The case against: It starts with historical precedent, which hasn’t been especially kind to defending champions of late. (My bad, Joe: “attacking” champions.)
Only three titlists in the last 20 seasons have successfully run it back: the Kobe-Pau Lakers (2009, 2010), the Big Three Heat (2012, 2013), and the KD Warriors (2017, 2018). It’s tough to survive consecutive 100-plus-game seasons without things going haywire … like, for example, your 7-foot-3 skeleton key missing the first couple of months rehabbing a rare ankle injury.
Maybe losing Porziņģis for an extended period stretches Horford too thin, and the weight of nearly 41,000 NBA minutes across 18 seasons finally starts to show. Maybe a somewhat shaky center rotation of a diminished Horford, Tillman, Kornet and Neemias Queta keeps the C’s from running away from the rest of the East again.
Maybe that puts more strain on Tatum, Brown and Co., forcing them to carry a large enough regular-season load that they get gassed and stumble late, as they did during the 2022 Finals and early in the 2023 Eastern Conference finals. Maybe leaden legs lead to misfiring jumpers, bringing back old concerns about the fitness of Boston’s crunch-time offense. And maybe that’s enough to allow someone — whether from a healthier slate of opponents in a stronger East, or whichever monster comes out of the West — to send the Celtics tumbling back down the mountain.

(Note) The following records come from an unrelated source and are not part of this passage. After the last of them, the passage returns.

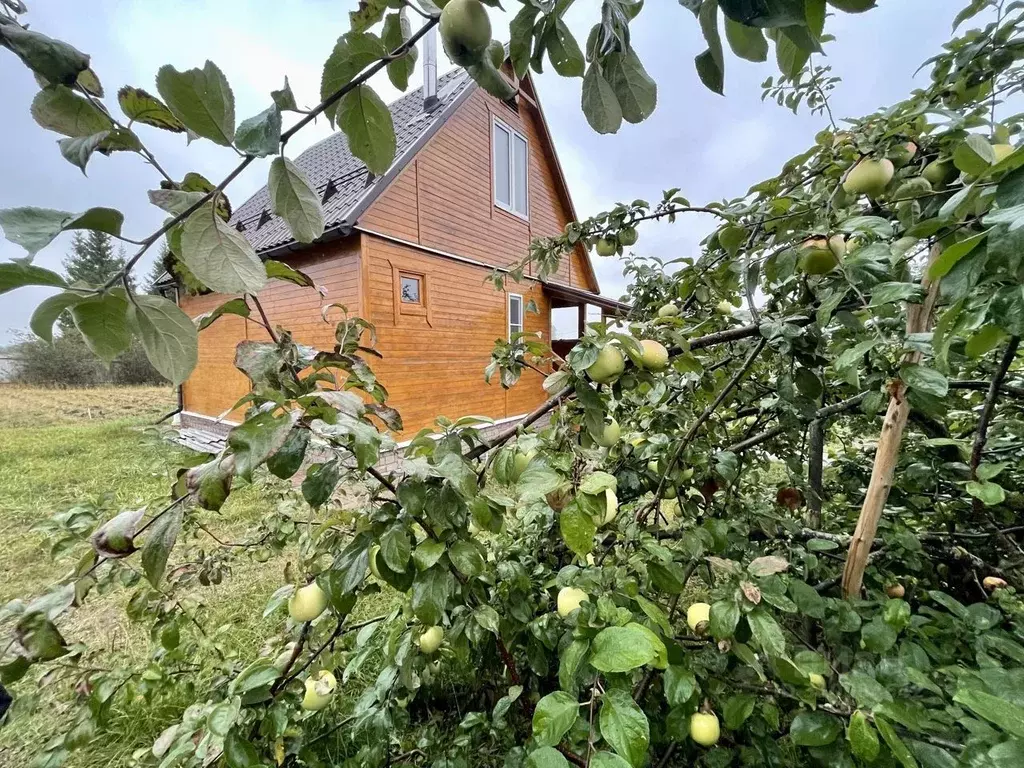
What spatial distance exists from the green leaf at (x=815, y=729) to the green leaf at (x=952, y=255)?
0.62 metres

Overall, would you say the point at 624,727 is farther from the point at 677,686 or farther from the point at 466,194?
the point at 466,194

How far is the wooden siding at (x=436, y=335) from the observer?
16.1ft

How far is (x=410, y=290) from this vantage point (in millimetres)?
5375

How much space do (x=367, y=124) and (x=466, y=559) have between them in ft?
1.91

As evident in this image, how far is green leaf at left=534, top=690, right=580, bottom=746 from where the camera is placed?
492 millimetres

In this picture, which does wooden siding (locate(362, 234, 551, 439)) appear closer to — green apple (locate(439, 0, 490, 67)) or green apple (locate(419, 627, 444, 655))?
green apple (locate(419, 627, 444, 655))

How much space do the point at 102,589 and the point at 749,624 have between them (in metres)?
1.14

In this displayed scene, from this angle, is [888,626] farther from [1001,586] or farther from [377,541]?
[377,541]

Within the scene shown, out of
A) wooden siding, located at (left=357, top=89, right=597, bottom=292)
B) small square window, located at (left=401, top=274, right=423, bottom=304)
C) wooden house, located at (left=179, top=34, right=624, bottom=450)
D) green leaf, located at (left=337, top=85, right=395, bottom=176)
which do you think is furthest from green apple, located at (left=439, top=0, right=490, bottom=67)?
small square window, located at (left=401, top=274, right=423, bottom=304)

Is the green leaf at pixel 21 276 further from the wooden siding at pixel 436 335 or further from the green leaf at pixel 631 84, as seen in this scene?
the wooden siding at pixel 436 335

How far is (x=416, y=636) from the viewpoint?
0.86 meters

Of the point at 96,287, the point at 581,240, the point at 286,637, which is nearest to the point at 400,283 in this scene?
the point at 581,240

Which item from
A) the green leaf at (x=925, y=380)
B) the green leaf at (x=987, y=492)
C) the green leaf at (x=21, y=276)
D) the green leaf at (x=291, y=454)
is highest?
the green leaf at (x=21, y=276)

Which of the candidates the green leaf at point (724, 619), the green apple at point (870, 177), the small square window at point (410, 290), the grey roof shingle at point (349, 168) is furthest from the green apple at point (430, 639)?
the small square window at point (410, 290)
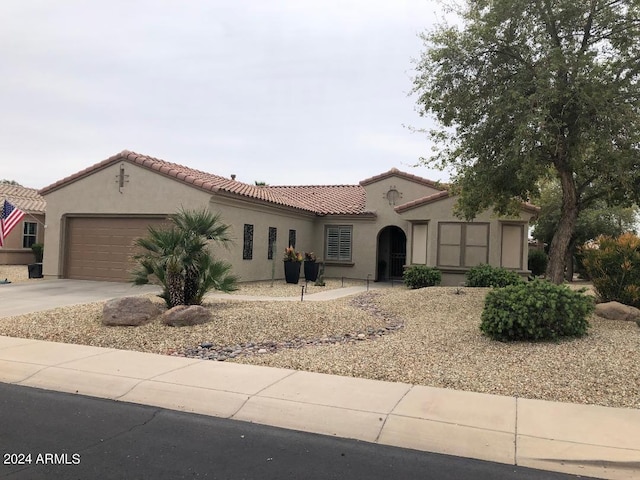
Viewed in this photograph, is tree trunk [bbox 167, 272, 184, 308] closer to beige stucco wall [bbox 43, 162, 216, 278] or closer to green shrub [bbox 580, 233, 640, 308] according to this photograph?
beige stucco wall [bbox 43, 162, 216, 278]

Oklahoma City Thunder (+500)
The case for: The Thunder trailed only the Celtics last season in regular-season wins and net rating, and joined Boston as the only other team to finish top-five in offensive and defensive efficiency. They fell to the eventual Western Conference champs in the second round of the playoffs thanks partly to two structural holes: a non-shooter/shaky defender in the starting lineup and insufficient beef on the glass. Then they turned Josh Giddey into Alex Caruso, a two-time All-Defensive selection who just shot 41% from 3-point range, and signed Isaiah Hartenstein, a 7-footer who’s finished in the top 20 in rebounding percentage two years running.